I don't know how it is in other countries, but here in the UK we still have light sockets rated for the older incandescent bulbs that needed around 60W. But LEDs are much more efficient. Sometimes you see LED bulbs with absurd things like '5W = 60W' written on them, meaning that it actually uses 5W, but it's as bright as an old 60W bulb. You basically don't need to worry about the safety limit of the socket, since the LEDs are way under it. Of course since the socket is rated for 60W you could plug in a 60W LED, which would be as bright as an 720W incandescent bulb.
Which I suspect is what this person did to their poor fridge.
Even then, where the hell did they get a 60W LED? LEDs with those kinds of power ratings are pretty hard to find, and they're going to be fairly expensive as well.
60W LED bulbs don't exist because the form factor does not allow them to dissipate heat fast enough to keep LED chips that produce >50 W in heat below 150 °C. Fixtures of 20-100+ watts are available as COB modules that get mounted into work light reflectors where the entire back side is the heatsink. Their driver is very simple, so they are cheap but flicker at double the mains frequency. You can mount one in a fridge with adhesive heatsink compound and unsafe wiring modifications, assuming it fits under the cover if the socket is removed. An alternative is a long low-voltage LED strip wound all around the fridge's interior several times.
What's worse is having dimmable bulbs. A dimmer is required to have the maximum wattage of 120 W or so because there will always be some idiot who decides to put an incandescent bulb in and risks burning the house down.
We could have dimmers a tenth of their size if people stopped being idiots. Instead we need to deal with those massive 4x4x4cm boxes that can't be fitted into many walls.
(am gonna use European standards here sorry Ameribruvs.)
Also, 200w bulbs that fit into fridge socket? The "40w max" is usually in normal E27 sockets. (The regular light bulb socket.) And the largest lamps for those I've seen are around 50-80w, and pretty much always sold as "growlamps".
Going to 200w you'd need an E40 socket. They're about twice the size of the "regular" E27 (and E14 is the smaller "candle" socket, that's like half the diameter of the regular one). Here's what a 200w bulb looks like and remember that the socket is twice the size of a regular one. That bulb is like ~40cm long.
Idk what socket fridges use though, but I seriously doubt it's anything close to an E40 size.
If it's really a 200 watt bulb, which I doubt, it won't actually pull 200 watts, that's just what it would pull if it was available but I doubt the fridge will pass that through. It would be a pretty stupid design otherwise.

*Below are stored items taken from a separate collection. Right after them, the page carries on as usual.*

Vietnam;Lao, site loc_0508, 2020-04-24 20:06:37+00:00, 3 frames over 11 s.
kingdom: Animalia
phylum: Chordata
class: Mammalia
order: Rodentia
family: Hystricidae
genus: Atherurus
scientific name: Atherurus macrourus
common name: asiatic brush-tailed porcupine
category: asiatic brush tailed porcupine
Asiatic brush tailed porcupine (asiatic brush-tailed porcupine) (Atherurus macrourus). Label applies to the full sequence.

It does however cause it to go stale much faster. Better idea is to keep it in the freezer and take out a little bread as needed, then thawing out more as you eat.
When I still lived with my parents, they kept bread in a room temperature and we quite often had to toss away moldy ones. When I moved on my own I started keeping it in the fridge and I don't think I've had mold once. I toast it virtually every time anyway so doesn't really matter. Also it's dark rye bread which probably keeps differently than one made from while flour
I'm really hoping they're just going by what they see on the packaging at Walmart where lightbulb wattage is shown as an equivalent measurement for lumens and that it's not the actual power consumption. Fridge lightbulbs should not take as much power to run as an AC unit.
Reminds of when the host of Technology Connections said that he has an electric car that he charges at home and his favorite Christmas lights still double his bill
I'm leaning towards they cranked the exposure as refrigerator light bulbs are generally T7 or A15 bulbs and to my knowledge no one makes a bulb that bright in those sizes
I think they started marketing them in "equivalent wattage"
I got this one crazy 10k or something lumen bulb a few years back - I set it up in the corner of my room. There were no shadows. Just total darkness to high noon at the equator. I wired it up as part of an alarm clock.
Instead of little squares of LEDs, it was strips of them facing out in a twisty bulb. I want to say it was something like 15 watts
An enclosed bulb with basically no heat sink and no chill is probably not a great design, it didn't last long. It was cool though
Incandescent bulbs over ~75W are banned in the US now, with a (glaring) exception for heat lamps. There are some shady manufacturers labeling ordinary high wattage lightbulbs as heat lamps to get around the restriction, but you'd have a hard time finding any of those in a big-box store.
The post made me laugh. On a serious note, those "maximum xxWatts" labels are there because that's what the wiring in the appliance for that bulb can carry. You can exceed the maximum, but it will likely cause a fire.
A few watts off might be fine, they usually over-build things, so if you get a 45W bulb for a 40W fixture it could be okay, but bluntly, are you willing to risk fire instead of just getting the right bulb?